4. Single shares of stock - by far the all time best-intended and most irritating gifts my kids received. They were given by an dear elderly gentleman who wanted to teach them about investing, a worthy goal indeed. (Though each did this in school with the Stock Market Game in about 5th grade.) He gave each kid three single shares: 1 of Disney, 1 of CocaCola, and 1 of Johnson and Johnson. I remember very clearly because each one generated quarterly statements, annual reports, tax statements, and miniscule dividend checks! And when they wanted to sell them, we discovered the transaction costs exceeded the worth of each stock. We finally donated them to charities, which in itself generated paperwork. Great intention, terrible consequences!

5. Likewise, US Savings Bonds are not child-friendly, at least for children old enough to understand numbers. It is hard to explain to a kid that a $50 savings bond is worth $25, and will only be worth $50 in another 20 years! Talk about coal in your stocking…. My son thought it was bizarre that it was legal to give something that was marked $100 and was only worth $50! Just give the $50. Fifty bucks will mean a lot more to a ten-year-old than the matured $100 bond will mean to him or her when he or she is pushing 25 years old!

Of course even if you avoid these particular scenarios, it's still hard to find a gift that will please. Sometimes you get it right, sometimes you're off. Sometimes you're trying to please the parent, not the child, anyway. That's why I am gradually shifting to contributions instead of gifts. Most American children have way too much stuff to need more. Check out kiva.org where you can "give" gift cards which allow the recipient to make a microloan to a thirdworld breadwinner. Now that is a cool gift.



6 comments:

Anonymous said...

Funny, I've always been told that noisy toys for teenagers was the worst idea.
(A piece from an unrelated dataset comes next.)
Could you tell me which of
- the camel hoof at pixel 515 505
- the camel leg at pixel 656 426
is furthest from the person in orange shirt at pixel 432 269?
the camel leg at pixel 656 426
ChiefFamilyOfficer said...

You are soooo right about #1. We've even asked family to stop buying toys with pieces but to no avail. Fortunately, we have lots of boxes from economy-size packages of diapers. As for savings bonds, you can get face value I-bonds, and I think they're actually great for teaching how compound interest works (I freely admit that this is theoretical since my kids are 2 and 1, but now that I've thought of it, I may buy them each an I-bond now and that way some interest will have compounded by the time they are able to understand what it is).

Anonymous said...

One of my favorite donation gifts is a Heifer Project animal. Often there is a kid in the country on the receiving end whose life is really changed (and then those kids are often profiled in the materials Heifer sends out and has on the website). For a child who appreciates saving the world, being part of this is a very cool thing.

Anonymous said...

Amen to number three!

Anonymous said...

Now that I'm all grown up, I wish I had gotten MORE savings bonds as a kid - that's about $2k I got for doing the work of being alive (and making it into my 20s, I guess). I see them as something really special - and I keep delaying cashing them in. At the moment, I like to think of them as my eventual "wedding fund".

Anonymous said...

I don't know, my kids are 'tweens' and LOVE gift cards.

I take charge of them as soon as they get any and keep them in a special box in our home office. We pick out a day and they take the gift cards and any allowance they've earned and we go shopping.

I've actually found that it's a great way to teach kids the value of something—if they have to spend THEIR money, they are a lot choosier!

Also, my kids have great-grandparents who mean well but don't get out to shop and wouldn't know what to buy anyway (its hard for me, even).

My kids write a thank-you to the giver of the card and tell them what they got with it.